Zadanie do wykonania a: Według wywiadu o polskim długu publicznym, o ile punktów procentowych PKB wzrosły wydatki publiczne od 2021 roku?
------ Tekst dokumentu ------
Jacek Ramotowski, Interia: Misja MFW zakończyła coroczny przegląd polskiej gospodarki. Zauważyliście pewnie, jak nam rośnie dług publiczny?
Geoff Gottlieb, szef misji MFW: Zadłużenie Polski wzrosło w zeszłym roku o ok. 5 punktów procentowych PKB i prawdopodobnie wzrośnie o ok. 5 punktów proc. PKB w tym roku. To daje wzrost o 10 punktów proc. w ciągu dwóch lat. To dużo. Nie chcemy bić na alarm, bo dług publiczny jeszcze nie jest bardzo wysoki, ale chcemy jasno powiedzieć, że deficyt fiskalny jest za wysoki. Powód jest dość prosty.
Jaki? Mamy wyjątkowo wysokie wydatki zbrojeniowe. To dlatego?
- Od 2021 roku wydatki publiczne wzrosły o 6 punktów proc. PKB, a od 2019 roku - o 9 punktów proc. PKB. Cały deficyt wynika więc z wyższych wydatków, w bardzo wielu kategoriach. To płace w sektorze publicznym, świadczenia społeczne, obronność, odsetki, po trochu wszystkiego. W Polsce potrzebna jest uczciwa dyskusja o tym, jak ten deficyt stopniowo zmniejszać. Czy Polacy chcą utrzymania wyższych wydatków, które są na poziomie Niemiec lub Włoch, czyli w wysokorozwiniętych gospodarkach Europy? Jeśli tak, to muszą wzrosnąć dochody państwa. Ludzie powinni pomyśleć o wyższych podatkach. Jeśli nie są gotowi płacić wyższych podatków, wydatki muszą spaść. Innej możliwości nie ma.
Kiedy trzeba to zrobić? Już teraz?
------ Materiał do ćwiczenia ------
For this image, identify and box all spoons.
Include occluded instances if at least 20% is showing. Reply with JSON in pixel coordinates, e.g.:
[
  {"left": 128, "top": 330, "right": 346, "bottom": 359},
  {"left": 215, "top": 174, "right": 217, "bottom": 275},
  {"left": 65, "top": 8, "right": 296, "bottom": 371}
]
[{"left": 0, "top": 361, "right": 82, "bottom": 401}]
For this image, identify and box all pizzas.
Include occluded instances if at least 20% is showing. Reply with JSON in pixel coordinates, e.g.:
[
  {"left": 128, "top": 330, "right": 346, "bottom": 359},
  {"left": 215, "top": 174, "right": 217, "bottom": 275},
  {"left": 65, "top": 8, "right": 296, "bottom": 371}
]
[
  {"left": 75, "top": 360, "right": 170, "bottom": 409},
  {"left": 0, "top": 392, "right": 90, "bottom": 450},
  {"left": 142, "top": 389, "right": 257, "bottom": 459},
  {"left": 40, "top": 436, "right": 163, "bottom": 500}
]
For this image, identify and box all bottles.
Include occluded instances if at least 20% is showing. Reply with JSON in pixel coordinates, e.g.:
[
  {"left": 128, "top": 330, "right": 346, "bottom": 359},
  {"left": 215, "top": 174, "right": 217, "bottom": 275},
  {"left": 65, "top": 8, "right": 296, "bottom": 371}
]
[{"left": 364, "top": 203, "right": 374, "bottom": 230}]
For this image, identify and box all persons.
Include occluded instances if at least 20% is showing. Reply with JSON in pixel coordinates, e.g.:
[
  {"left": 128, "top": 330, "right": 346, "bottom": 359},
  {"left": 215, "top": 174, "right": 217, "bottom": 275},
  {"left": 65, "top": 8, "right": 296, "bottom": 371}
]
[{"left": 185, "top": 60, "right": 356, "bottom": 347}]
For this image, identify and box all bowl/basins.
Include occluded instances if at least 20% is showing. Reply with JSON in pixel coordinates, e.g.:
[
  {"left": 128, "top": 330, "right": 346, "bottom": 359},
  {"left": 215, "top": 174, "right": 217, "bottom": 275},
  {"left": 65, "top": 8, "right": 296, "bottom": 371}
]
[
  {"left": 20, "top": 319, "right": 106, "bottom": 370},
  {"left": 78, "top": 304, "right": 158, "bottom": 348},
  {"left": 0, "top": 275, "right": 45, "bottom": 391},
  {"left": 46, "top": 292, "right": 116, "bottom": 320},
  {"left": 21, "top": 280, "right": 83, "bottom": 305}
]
------
Zadanie do wykonania b: Przepisz dokładnie fragment wpisów od wiersza zawierającego „For this image, identify and box all bowl/basins.” do ostatniego wiersza wpisów, łącznie z oboma skrajnymi wierszami.

Rozwiązanie a: O 6 punktów procentowych PKB.

Rozwiązanie b:
For this image, identify and box all bowl/basins.
Include occluded instances if at least 20% is showing. Reply with JSON in pixel coordinates, e.g.:
[
  {"left": 128, "top": 330, "right": 346, "bottom": 359},
  {"left": 215, "top": 174, "right": 217, "bottom": 275},
  {"left": 65, "top": 8, "right": 296, "bottom": 371}
]
[
  {"left": 20, "top": 319, "right": 106, "bottom": 370},
  {"left": 78, "top": 304, "right": 158, "bottom": 348},
  {"left": 0, "top": 275, "right": 45, "bottom": 391},
  {"left": 46, "top": 292, "right": 116, "bottom": 320},
  {"left": 21, "top": 280, "right": 83, "bottom": 305}
]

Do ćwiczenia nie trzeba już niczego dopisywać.